What you should do:
Lines from the one containing "Is the sandstone" through the end of the data are to be returned exactly, and no others.

Records for the task:
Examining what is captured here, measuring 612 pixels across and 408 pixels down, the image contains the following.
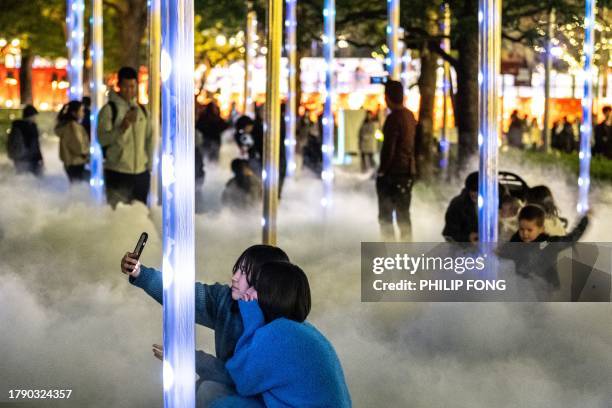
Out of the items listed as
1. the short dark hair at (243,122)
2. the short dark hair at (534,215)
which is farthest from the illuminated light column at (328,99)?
the short dark hair at (534,215)

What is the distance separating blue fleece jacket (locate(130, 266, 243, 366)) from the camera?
521 cm

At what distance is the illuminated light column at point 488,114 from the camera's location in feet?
26.2

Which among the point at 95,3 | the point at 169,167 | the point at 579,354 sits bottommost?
the point at 579,354

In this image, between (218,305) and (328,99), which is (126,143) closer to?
(328,99)

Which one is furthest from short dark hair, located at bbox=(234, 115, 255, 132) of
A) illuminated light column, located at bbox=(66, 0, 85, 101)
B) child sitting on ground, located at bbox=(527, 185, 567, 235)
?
child sitting on ground, located at bbox=(527, 185, 567, 235)

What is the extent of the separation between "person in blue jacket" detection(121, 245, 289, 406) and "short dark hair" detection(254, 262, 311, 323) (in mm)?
226

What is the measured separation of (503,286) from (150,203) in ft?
14.4

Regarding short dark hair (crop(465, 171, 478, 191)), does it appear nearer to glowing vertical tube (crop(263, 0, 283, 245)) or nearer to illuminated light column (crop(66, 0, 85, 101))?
glowing vertical tube (crop(263, 0, 283, 245))

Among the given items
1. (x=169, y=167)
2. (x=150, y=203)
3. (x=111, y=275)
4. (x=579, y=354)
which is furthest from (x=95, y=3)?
(x=169, y=167)

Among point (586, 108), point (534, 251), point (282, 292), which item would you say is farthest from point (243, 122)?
point (282, 292)

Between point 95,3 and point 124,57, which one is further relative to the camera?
point 124,57

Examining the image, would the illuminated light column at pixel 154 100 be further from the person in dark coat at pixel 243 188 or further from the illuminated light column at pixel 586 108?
the illuminated light column at pixel 586 108

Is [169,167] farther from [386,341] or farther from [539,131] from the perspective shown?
[539,131]

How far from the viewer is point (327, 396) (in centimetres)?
467
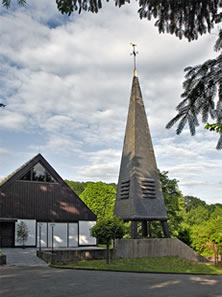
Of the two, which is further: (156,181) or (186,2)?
(156,181)

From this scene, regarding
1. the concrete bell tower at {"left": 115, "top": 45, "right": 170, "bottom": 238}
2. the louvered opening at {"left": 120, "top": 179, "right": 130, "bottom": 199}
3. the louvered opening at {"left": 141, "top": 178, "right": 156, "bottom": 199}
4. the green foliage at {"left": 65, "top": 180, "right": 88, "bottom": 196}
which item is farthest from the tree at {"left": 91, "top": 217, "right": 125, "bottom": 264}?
the green foliage at {"left": 65, "top": 180, "right": 88, "bottom": 196}

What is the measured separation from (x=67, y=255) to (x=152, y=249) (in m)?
A: 5.49

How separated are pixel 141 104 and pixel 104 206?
78.2 ft

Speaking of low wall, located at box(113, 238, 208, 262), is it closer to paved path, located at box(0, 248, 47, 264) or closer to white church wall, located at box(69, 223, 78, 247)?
paved path, located at box(0, 248, 47, 264)

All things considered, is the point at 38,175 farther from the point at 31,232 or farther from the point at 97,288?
the point at 97,288

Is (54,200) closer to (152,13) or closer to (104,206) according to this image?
(104,206)

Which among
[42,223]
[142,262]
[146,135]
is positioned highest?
[146,135]

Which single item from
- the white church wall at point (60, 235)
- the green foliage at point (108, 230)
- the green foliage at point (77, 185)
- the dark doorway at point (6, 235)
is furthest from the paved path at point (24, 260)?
the green foliage at point (77, 185)

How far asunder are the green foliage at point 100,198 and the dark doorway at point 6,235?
20.7 m

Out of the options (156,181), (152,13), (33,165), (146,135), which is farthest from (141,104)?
(152,13)

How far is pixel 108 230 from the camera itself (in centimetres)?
1894

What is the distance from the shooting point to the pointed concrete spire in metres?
21.6

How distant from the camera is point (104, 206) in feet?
149

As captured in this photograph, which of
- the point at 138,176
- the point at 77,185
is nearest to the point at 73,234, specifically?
the point at 138,176
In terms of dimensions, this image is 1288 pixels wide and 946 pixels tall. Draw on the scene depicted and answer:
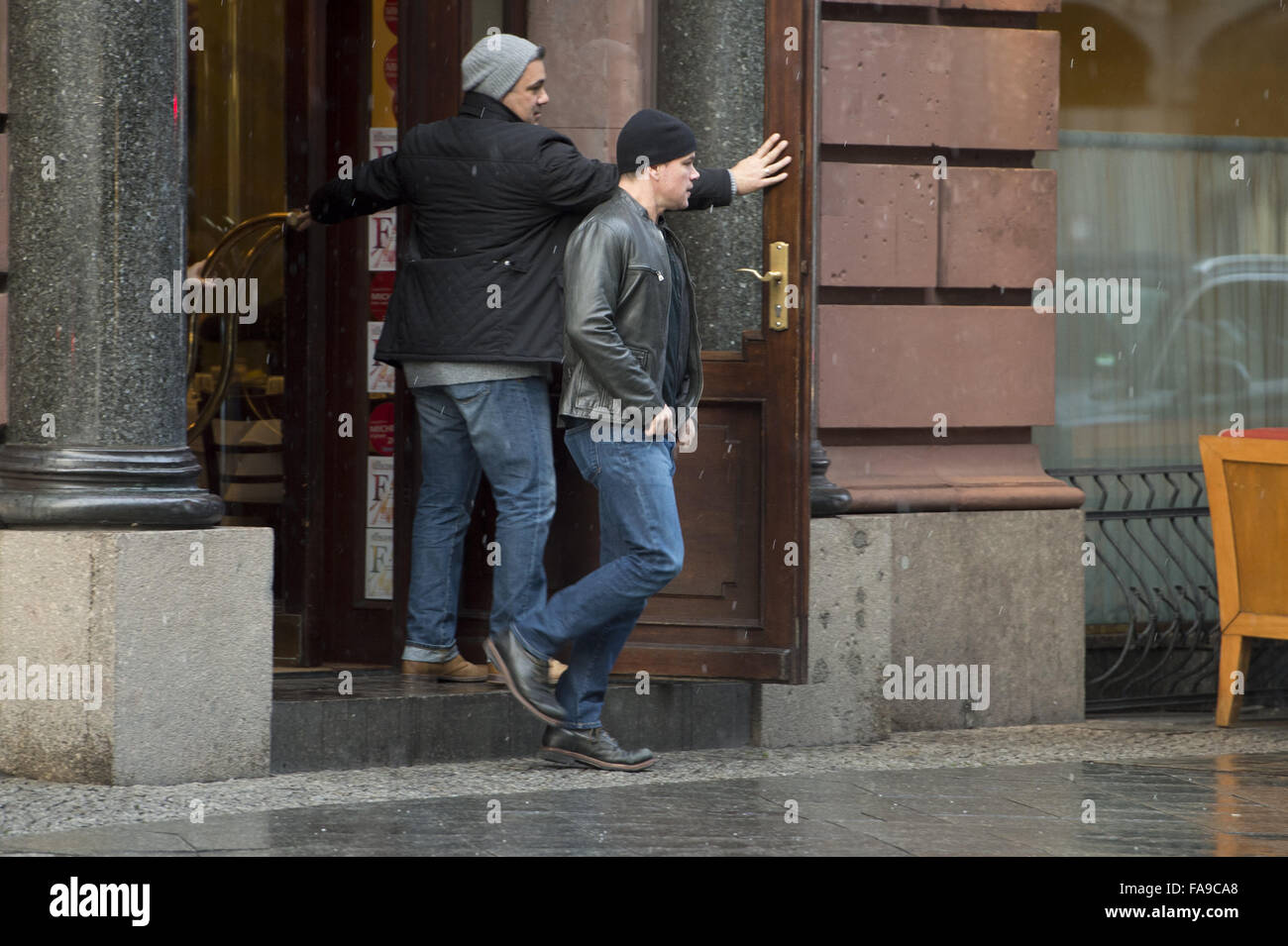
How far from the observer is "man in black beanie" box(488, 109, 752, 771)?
18.7 ft

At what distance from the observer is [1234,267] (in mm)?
9391

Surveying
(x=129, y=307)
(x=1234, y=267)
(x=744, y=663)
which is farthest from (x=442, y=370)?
(x=1234, y=267)

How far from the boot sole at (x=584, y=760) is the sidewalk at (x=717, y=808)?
32mm

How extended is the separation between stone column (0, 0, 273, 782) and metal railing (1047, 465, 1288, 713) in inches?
166

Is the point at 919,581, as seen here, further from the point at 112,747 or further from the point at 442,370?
the point at 112,747

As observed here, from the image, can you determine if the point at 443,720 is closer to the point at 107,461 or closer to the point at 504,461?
the point at 504,461

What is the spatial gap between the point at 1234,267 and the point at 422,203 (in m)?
4.75

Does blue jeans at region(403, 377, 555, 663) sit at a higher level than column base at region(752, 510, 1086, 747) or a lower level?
higher

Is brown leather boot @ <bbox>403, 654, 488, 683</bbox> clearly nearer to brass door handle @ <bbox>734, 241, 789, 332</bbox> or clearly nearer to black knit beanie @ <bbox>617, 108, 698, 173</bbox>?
brass door handle @ <bbox>734, 241, 789, 332</bbox>

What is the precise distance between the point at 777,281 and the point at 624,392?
0.99 metres

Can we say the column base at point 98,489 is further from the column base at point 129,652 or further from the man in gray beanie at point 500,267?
the man in gray beanie at point 500,267
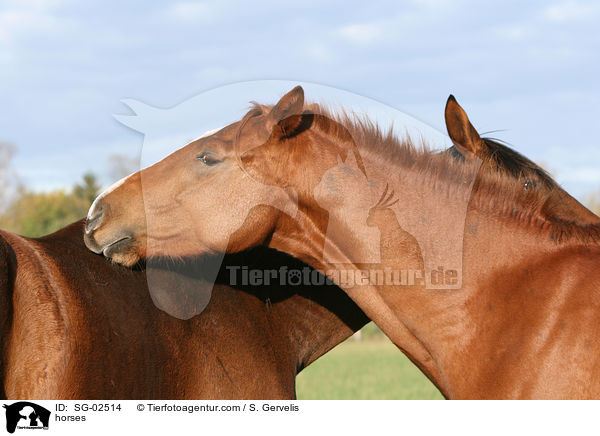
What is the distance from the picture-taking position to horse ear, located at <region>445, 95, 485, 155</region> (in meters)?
3.47

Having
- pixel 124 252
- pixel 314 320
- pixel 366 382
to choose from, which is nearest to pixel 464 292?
pixel 314 320

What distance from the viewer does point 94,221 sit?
3557 mm

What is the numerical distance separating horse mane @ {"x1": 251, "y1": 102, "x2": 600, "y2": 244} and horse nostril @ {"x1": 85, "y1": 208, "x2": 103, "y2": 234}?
1459 millimetres

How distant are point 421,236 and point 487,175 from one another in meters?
0.55

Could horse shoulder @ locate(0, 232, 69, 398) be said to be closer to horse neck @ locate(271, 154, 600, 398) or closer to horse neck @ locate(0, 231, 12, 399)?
horse neck @ locate(0, 231, 12, 399)

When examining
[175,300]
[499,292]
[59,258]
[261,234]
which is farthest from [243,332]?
[499,292]

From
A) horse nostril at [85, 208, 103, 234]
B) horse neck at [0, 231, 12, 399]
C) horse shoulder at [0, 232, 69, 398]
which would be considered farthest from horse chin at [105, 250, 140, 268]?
horse neck at [0, 231, 12, 399]

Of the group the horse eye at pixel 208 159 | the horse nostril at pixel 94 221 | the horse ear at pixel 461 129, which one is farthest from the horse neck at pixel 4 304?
the horse ear at pixel 461 129

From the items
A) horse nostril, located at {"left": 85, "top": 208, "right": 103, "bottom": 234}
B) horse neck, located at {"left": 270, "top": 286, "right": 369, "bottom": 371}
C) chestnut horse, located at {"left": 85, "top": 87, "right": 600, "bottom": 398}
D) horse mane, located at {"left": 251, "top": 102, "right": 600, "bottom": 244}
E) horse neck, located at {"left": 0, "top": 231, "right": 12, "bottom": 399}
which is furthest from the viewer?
horse neck, located at {"left": 270, "top": 286, "right": 369, "bottom": 371}

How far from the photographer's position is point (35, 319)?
3002mm

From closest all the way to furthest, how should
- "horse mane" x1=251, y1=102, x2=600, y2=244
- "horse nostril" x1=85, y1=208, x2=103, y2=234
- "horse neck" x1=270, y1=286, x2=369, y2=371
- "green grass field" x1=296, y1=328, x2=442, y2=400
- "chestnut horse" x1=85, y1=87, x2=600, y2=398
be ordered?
"chestnut horse" x1=85, y1=87, x2=600, y2=398
"horse mane" x1=251, y1=102, x2=600, y2=244
"horse nostril" x1=85, y1=208, x2=103, y2=234
"horse neck" x1=270, y1=286, x2=369, y2=371
"green grass field" x1=296, y1=328, x2=442, y2=400

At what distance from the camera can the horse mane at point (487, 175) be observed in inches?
133

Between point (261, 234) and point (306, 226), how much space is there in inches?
11.2
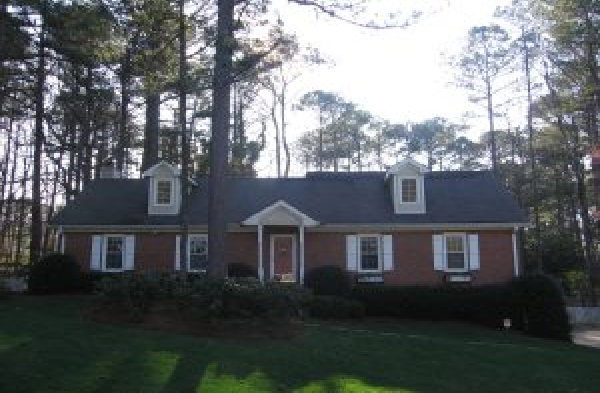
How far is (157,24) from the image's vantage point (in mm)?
18891

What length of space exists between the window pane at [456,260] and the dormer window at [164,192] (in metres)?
10.9

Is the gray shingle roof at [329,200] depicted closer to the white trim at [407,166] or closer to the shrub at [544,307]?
the white trim at [407,166]

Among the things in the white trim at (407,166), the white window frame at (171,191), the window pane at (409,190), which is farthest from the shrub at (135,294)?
the white trim at (407,166)

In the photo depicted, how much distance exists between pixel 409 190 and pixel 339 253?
376cm

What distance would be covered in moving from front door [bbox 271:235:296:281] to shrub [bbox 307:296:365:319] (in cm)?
563

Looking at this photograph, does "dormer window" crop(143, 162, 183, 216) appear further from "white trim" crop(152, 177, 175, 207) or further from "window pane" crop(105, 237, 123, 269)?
"window pane" crop(105, 237, 123, 269)

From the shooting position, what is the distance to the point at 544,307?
2073cm

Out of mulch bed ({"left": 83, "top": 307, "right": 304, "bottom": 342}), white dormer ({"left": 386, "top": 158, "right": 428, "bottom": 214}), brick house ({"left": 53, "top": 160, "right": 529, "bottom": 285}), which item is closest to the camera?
mulch bed ({"left": 83, "top": 307, "right": 304, "bottom": 342})

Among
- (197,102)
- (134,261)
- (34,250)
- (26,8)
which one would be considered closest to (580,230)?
(197,102)

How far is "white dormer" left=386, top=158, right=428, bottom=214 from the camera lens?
25.4 metres

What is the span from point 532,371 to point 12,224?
127ft

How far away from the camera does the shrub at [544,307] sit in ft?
67.0

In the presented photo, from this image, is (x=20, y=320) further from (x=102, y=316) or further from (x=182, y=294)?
(x=182, y=294)

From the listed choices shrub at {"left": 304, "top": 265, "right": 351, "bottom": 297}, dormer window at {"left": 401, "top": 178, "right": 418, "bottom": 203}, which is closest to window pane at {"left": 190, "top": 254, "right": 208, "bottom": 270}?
shrub at {"left": 304, "top": 265, "right": 351, "bottom": 297}
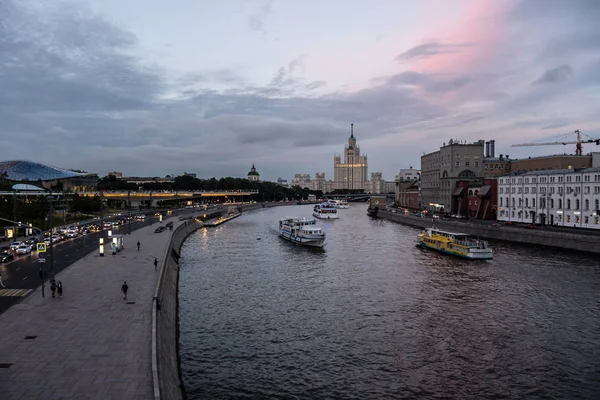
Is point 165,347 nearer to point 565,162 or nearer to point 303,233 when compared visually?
point 303,233

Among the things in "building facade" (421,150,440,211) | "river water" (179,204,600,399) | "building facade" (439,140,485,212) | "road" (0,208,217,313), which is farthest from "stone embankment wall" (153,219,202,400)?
"building facade" (421,150,440,211)

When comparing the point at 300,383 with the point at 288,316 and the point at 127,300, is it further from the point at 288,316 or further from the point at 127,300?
the point at 127,300

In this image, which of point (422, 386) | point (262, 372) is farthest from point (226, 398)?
point (422, 386)

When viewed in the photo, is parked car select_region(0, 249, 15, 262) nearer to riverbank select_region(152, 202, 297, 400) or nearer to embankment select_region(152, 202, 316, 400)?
riverbank select_region(152, 202, 297, 400)

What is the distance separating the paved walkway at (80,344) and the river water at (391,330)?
3641 millimetres

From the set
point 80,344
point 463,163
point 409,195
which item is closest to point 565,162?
point 463,163

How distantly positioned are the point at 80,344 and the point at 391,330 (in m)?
18.1

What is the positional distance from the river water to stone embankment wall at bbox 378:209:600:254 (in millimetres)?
6191

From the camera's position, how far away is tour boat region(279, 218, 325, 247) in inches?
2697

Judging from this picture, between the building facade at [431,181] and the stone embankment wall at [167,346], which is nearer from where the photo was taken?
the stone embankment wall at [167,346]

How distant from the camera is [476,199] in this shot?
99.7m

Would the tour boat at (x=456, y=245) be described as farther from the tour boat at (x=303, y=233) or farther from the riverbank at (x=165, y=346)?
the riverbank at (x=165, y=346)

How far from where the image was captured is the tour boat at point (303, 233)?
6850 centimetres

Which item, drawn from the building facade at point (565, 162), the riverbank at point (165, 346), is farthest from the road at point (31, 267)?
the building facade at point (565, 162)
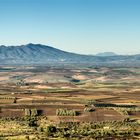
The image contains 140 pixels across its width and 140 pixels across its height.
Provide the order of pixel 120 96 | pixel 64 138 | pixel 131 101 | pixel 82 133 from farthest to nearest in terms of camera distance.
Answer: pixel 120 96 < pixel 131 101 < pixel 82 133 < pixel 64 138

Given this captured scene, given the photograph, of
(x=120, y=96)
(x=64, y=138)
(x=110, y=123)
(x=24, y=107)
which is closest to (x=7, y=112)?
(x=24, y=107)

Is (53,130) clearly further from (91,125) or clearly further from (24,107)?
(24,107)

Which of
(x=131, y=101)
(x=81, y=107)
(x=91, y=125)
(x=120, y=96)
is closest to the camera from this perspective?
(x=91, y=125)

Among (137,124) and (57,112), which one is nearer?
(137,124)

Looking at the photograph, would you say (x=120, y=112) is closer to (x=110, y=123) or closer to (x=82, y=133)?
(x=110, y=123)

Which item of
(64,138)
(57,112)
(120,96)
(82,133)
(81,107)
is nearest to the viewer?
(64,138)

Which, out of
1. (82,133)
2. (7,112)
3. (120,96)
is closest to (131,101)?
(120,96)

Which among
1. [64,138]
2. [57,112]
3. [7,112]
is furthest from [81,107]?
[64,138]

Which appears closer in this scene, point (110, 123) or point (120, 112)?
point (110, 123)

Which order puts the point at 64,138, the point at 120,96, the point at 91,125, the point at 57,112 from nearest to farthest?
the point at 64,138 → the point at 91,125 → the point at 57,112 → the point at 120,96
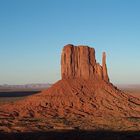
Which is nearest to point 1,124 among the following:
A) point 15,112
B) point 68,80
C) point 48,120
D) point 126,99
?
point 48,120

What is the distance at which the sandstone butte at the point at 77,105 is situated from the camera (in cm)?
5534

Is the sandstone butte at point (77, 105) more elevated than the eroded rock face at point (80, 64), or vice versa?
the eroded rock face at point (80, 64)

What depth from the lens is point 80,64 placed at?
77.0 metres

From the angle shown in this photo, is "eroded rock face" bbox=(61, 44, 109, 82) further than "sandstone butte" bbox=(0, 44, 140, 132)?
Yes

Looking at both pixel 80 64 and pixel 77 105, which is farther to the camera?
pixel 80 64

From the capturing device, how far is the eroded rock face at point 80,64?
76.2m

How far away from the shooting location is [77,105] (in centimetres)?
6944

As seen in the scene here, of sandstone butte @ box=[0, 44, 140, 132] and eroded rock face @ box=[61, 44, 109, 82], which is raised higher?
eroded rock face @ box=[61, 44, 109, 82]

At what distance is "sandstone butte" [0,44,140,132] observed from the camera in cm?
5534

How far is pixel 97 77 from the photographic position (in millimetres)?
76375

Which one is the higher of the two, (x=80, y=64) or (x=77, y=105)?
(x=80, y=64)

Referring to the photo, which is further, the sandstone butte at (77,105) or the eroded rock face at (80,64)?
the eroded rock face at (80,64)

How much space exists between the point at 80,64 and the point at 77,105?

Output of the exercise:
Is the sandstone butte at point (77, 105) more elevated than the eroded rock face at point (80, 64), or vice versa?
the eroded rock face at point (80, 64)

What depth from the lens is point 80,64 placed at?
77.0 metres

From the angle shown in this photo, is "eroded rock face" bbox=(61, 44, 109, 82) further than "sandstone butte" bbox=(0, 44, 140, 132)?
Yes

Looking at both pixel 80 64 and pixel 77 105, which is farther to the camera?
pixel 80 64

From the capturing device, how far is the eroded rock face at point 80,64?
76.2m

How far away from the shooting location is [77,105] (in centimetres)?
6944

As seen in the scene here, of sandstone butte @ box=[0, 44, 140, 132] and eroded rock face @ box=[61, 44, 109, 82], which is raised higher?
eroded rock face @ box=[61, 44, 109, 82]

At what distance is "sandstone butte" [0,44,140,132] observed from the camera in cm?
5534

How far is pixel 97 77 from the photographic position (in millimetres)?
76375

Which one is the higher of the two, (x=80, y=64) or (x=77, y=105)?
(x=80, y=64)

Referring to the photo, which is further, the sandstone butte at (77,105) or the eroded rock face at (80,64)?
the eroded rock face at (80,64)

How much space exists between the point at 80,64 and the point at 77,105?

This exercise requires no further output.